화학공학소재연구정보센터
Biomass & Bioenergy, Vol.13, No.4-5, 201-212, 1997
Predicting sustainability of forest bioenergy production in the face of changing paradigms
Short rotation, even-aged, monoculture, intensively managed bioenergy plantations, which offer the great environmental advantages of providing a renewable energy source and displacing fossil fuels, face a problem. They are increasingly at odds with the environmental movement's paradigm of what forests should be: late successional, long rotation, uneven-aged, partially harvested, with retention of much of the net primary production as soil carbon, snags and coarse woody debris. International pressure to certify forests as being sustainably managed is having a major and generally positive effect on forests managed for conventional forest products.

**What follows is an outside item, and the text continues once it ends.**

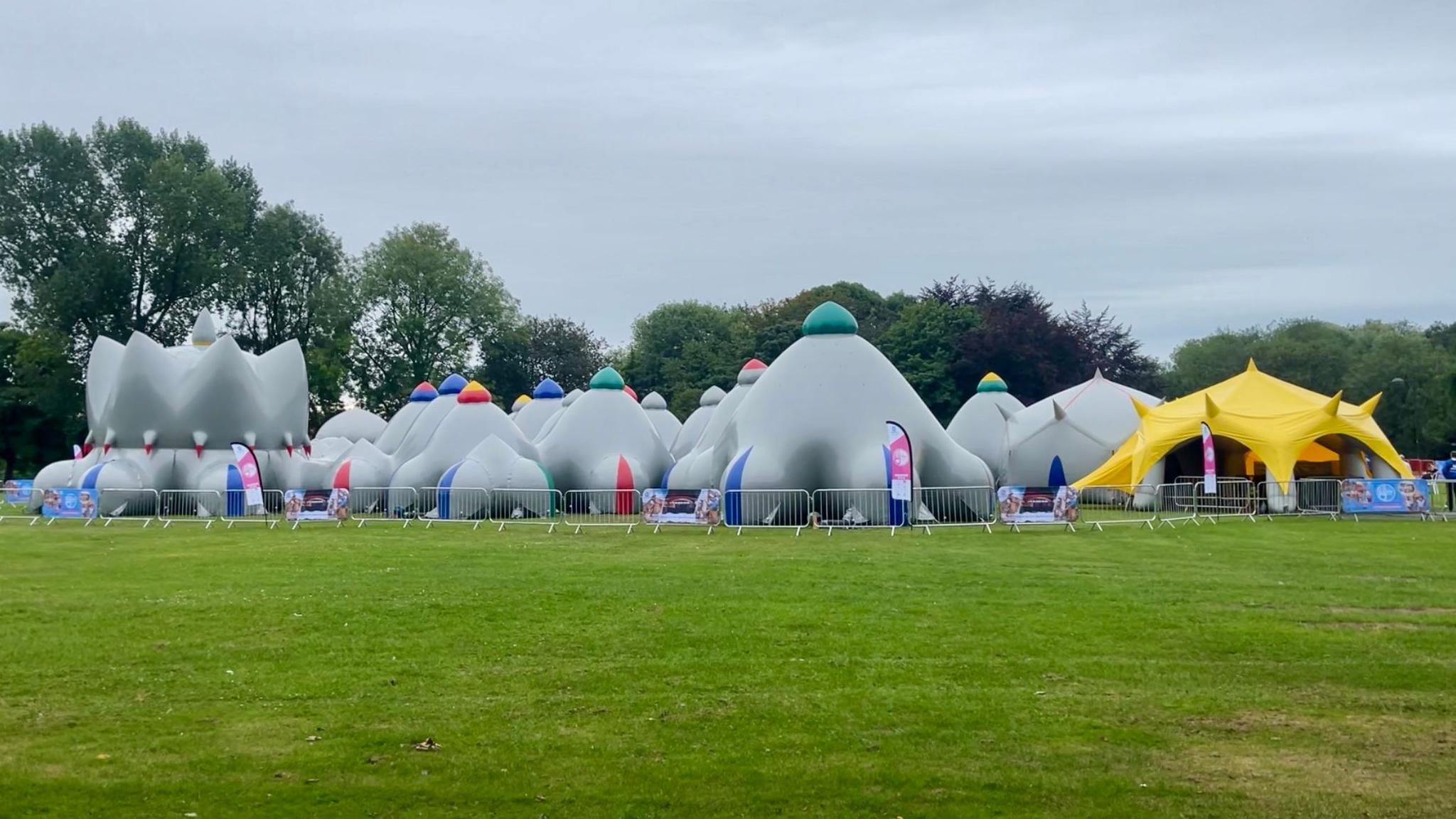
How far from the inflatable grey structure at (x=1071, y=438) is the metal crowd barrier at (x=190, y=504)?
70.1 ft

But if this movement expands to encompass bioenergy forests, these alternative energy production systems will Face new challenges: how to maintain the efficiency of the systems while at the same time satisfying "criteria and indicators" that are being established to define "sustainability". Methods by which the sustainability of bioenergy systems can be predicted are discussed, and it is concluded that multi-value, ecologically-based ecosystem management models of the hybrid simulation type will be needed to design sustainable management systems that will satisfy the emerging set of criteria and indicators of sustainability. The second and third generation hybrid simulation models FORECAST and FORCEE, which had their origins in the FORCYTE models developed specifically to evaluate the sustainability of bioenergy plantations, are briefly reviewed. It is concluded that strategies that combine biological and technological approaches, which conserve soil organic matter and nutrients, and which utilize organic wastes will have the greatest chance of attaining sustainability.